Instruction 1:
Print these rows verbatim, starting at the first row and ending after the row that contains "There was a".

Communities secretary claims Starmer did not emerge from last week's conference having had the "confrontation it needs before it moves back into the mainstream".

Communities Secretary Michael Gove giving his keynote address during the Conservative Party Conference in Manchester. Picture date: Monday October 4, 2021.
Communities Secretary Michael Gove giving his keynote address during the Conservative Party Conference in Manchester. Picture date: Monday October 4, 2021.

Michael Gove has claimed that the Labour Party that elected Jeremy Corbyn is the “same party” that elected its current leader.

The new communities secretary said it was “undoubtably the case that Sir Keir Starmer has sought to efface some of the memory of Corbyn”, and that the “core Corbynite team are marginalised and unhappy”.

But he said Starmer had not emerged from last week’s Labour Conference having had the “confrontation with identity politics it needs to have before it moves back into the mainstream.”

Asked whether Labour has now changed, Gove said he would “leave that for others to decide.”

Gove, who was moved into his new role – which also the task of pursuing the government’s Levelling Up strategy – by Boris Johnson earlier this month, said he “did not get the sense” that  Labour is in sympathy with the real concerns of working people again.

Speaking at a Policy Exchange fringe event, at which he promote his new book Broken Heartlands, Gove said he believed the public’s full realisation of what Corbyn actually stood for did not actually happen until after the 2017 general election.

“In 2017 people had less of a sense of who Jeremy Corbyn actually was”, reasoned Gove.

“Some of the things that were said about Corbyn just seemed incredible.

“If you were inside, you knew he had been a supporter of Irish republicanism. his views on security and defence, and on how his views on the Middle East translated into his view on fighting antisemitism at home.”

Gove said in 2017 it seemed “untrue” that a Labour leader and possible prime minister could hold such views “just years after Tony Blair was Labour leader.”

But he said that by 2019 “the evidence was there” including the way Corbyn “grotesquely manhandled the need to protect Jewish members of his own party.”

Gove warned that Blue Labour supporters such as pro-Brexit campaigner Paul Embery remain as isolated in the Labour Party now as Corbyn was in the 1990s.

He said the “preoccupations” of Labour were often set by pressure groups who represented the ideas of university lecturers and “low level circulation” newspapers.

Gove said it is “possible for Labour to recover and reconnect” by only after the obsession with identity politics was properly confronted.

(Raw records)
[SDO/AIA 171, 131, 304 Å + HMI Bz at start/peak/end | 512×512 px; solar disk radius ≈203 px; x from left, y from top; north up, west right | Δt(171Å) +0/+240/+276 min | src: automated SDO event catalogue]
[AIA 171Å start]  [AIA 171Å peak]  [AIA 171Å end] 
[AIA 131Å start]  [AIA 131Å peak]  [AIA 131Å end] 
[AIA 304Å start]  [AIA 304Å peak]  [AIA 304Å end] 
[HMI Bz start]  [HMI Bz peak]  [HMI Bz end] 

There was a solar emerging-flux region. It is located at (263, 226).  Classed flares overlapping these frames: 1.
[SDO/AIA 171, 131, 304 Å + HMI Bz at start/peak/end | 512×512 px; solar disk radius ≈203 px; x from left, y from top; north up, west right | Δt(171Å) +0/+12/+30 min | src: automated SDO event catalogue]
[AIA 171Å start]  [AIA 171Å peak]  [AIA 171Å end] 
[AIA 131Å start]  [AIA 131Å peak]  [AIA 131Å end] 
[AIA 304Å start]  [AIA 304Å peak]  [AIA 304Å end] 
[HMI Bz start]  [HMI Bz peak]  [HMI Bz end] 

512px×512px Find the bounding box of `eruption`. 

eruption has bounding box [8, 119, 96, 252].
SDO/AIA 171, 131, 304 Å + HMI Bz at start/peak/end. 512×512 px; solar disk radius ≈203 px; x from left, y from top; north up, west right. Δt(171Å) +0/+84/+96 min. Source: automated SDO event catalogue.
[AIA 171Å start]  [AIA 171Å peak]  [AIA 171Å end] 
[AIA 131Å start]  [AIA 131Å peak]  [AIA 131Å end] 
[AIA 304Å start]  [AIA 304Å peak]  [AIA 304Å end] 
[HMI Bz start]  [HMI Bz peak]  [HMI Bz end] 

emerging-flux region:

Instruction 2:
In the Source excerpt on Michael Gove, what is the title of the new book he was promoting at the Policy Exchange fringe event?

Correct output 1:
[SDO/AIA 171, 131, 304 Å + HMI Bz at start/peak/end | 512×512 px; solar disk radius ≈203 px; x from left, y from top; north up, west right | Δt(171Å) +0/+240/+276 min | src: automated SDO event catalogue]
[AIA 171Å start]  [AIA 171Å peak]  [AIA 171Å end] 
[AIA 131Å start]  [AIA 131Å peak]  [AIA 131Å end] 
[AIA 304Å start]  [AIA 304Å peak]  [AIA 304Å end] 
[HMI Bz start]  [HMI Bz peak]  [HMI Bz end] 

There was a solar emerging-flux region. It is located at (263, 226).  Classed flares overlapping these frames: 1.

Correct output 2:
Broken Heartlands